> _Задание_
Выпишите из интервью без изменений отрывок от «Но так не сложилось.» до «прямо на месте.».

После «Клана», поставленного по роману Тауно Кауконена, я не писал больше сценарии для других режиссеров, кроме нескольких монологов для «Россо» (Мика Каурисмяки, 1985). Я такой ленивый, что у меня нет никаких сценариев в ящике. Даже нет бумаги, чтобы их написать. Я пишу только то, что крайне необходимо, - а иногда и этого не пишу. Часто ограничиваюсь тем, что пишу прямо на съемочной площадке. Что касается литературы, я смог родить только несколько страниц рассказа, который называется «Таракан» и имеет глубокий символический и автобиографический смысл. В шизофреническом духе.

− «Я, Грегор Замза»

Да, что-то подобное.

− Интересно, что ты начал с полнометражного фильма. Логичнее было бы начать с короткометражного.

Но так не сложилось. Предыдущий фильм, «Сайма-явление», длился больше двух часов, но нельзя сказать, что это научило меня какому-то кинематографическому повествованию. В любом случае, если чему-то учишься в этой области, учишься прямо на месте.

− Выбор сюжета тоже показывает, что ты ничего не боялся: «Преступление и наказание» Достоевского, книга, которую многие старались избегать, а уж экранизировать ее и вовсе стали бы только сумасшедшие.

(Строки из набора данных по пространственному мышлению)
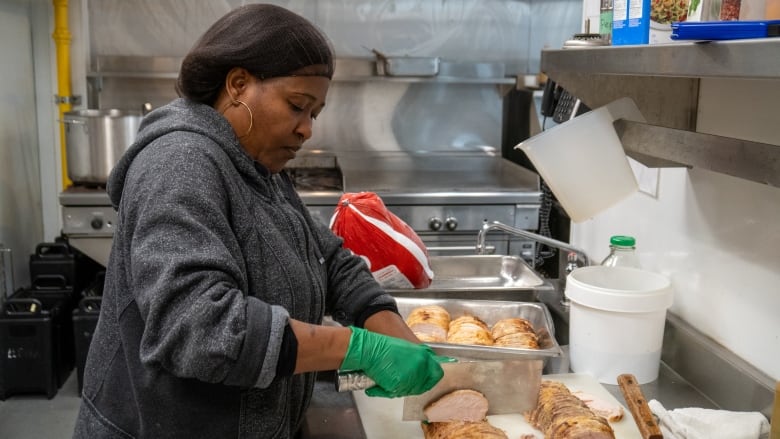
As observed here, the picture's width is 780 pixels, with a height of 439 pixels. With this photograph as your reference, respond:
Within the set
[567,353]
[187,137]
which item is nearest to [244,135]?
[187,137]

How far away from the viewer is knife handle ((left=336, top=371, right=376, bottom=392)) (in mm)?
1245

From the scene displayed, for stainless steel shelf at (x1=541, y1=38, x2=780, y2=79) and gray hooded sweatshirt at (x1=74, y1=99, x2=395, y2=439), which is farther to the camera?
gray hooded sweatshirt at (x1=74, y1=99, x2=395, y2=439)

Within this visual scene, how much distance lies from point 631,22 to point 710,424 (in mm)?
751

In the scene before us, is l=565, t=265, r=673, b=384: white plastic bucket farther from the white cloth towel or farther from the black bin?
the black bin

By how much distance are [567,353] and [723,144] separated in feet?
2.52

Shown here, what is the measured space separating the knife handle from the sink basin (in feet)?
2.69

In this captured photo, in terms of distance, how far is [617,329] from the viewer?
5.44 feet

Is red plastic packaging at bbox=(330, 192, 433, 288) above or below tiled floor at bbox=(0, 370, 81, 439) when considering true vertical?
above

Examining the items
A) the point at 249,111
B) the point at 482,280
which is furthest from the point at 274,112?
the point at 482,280

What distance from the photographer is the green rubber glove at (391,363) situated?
117 centimetres

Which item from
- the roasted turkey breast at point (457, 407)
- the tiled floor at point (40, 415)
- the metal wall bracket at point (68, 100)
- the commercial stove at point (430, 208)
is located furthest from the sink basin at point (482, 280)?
the metal wall bracket at point (68, 100)

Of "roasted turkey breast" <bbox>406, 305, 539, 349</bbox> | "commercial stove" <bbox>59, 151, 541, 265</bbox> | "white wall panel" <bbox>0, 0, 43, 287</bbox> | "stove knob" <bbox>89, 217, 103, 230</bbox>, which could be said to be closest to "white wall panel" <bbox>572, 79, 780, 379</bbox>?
"roasted turkey breast" <bbox>406, 305, 539, 349</bbox>

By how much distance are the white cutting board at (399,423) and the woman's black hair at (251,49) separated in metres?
0.70

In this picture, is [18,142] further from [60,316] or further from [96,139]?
[60,316]
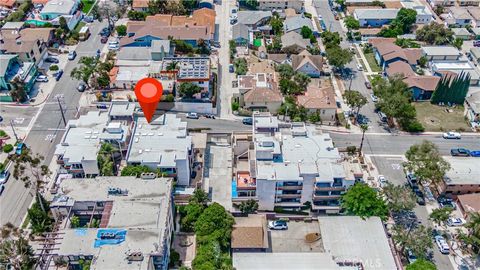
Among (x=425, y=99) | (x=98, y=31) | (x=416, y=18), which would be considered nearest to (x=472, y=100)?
(x=425, y=99)

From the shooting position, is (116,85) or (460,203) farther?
(116,85)

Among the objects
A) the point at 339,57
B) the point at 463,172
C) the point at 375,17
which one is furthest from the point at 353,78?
the point at 463,172

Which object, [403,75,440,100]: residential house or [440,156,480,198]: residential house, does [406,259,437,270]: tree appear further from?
[403,75,440,100]: residential house

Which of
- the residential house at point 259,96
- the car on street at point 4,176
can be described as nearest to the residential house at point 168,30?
the residential house at point 259,96

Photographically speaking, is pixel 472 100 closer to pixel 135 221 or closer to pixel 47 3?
pixel 135 221

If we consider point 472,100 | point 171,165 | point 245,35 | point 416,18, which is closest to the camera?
point 171,165

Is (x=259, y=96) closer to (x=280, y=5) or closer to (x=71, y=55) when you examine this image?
(x=280, y=5)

> _Правильный ответ_
Но так не сложилось. Предыдущий фильм, «Сайма-явление», длился больше двух часов, но нельзя сказать, что это научило меня какому-то кинематографическому повествованию. В любом случае, если чему-то учишься в этой области, учишься прямо на месте.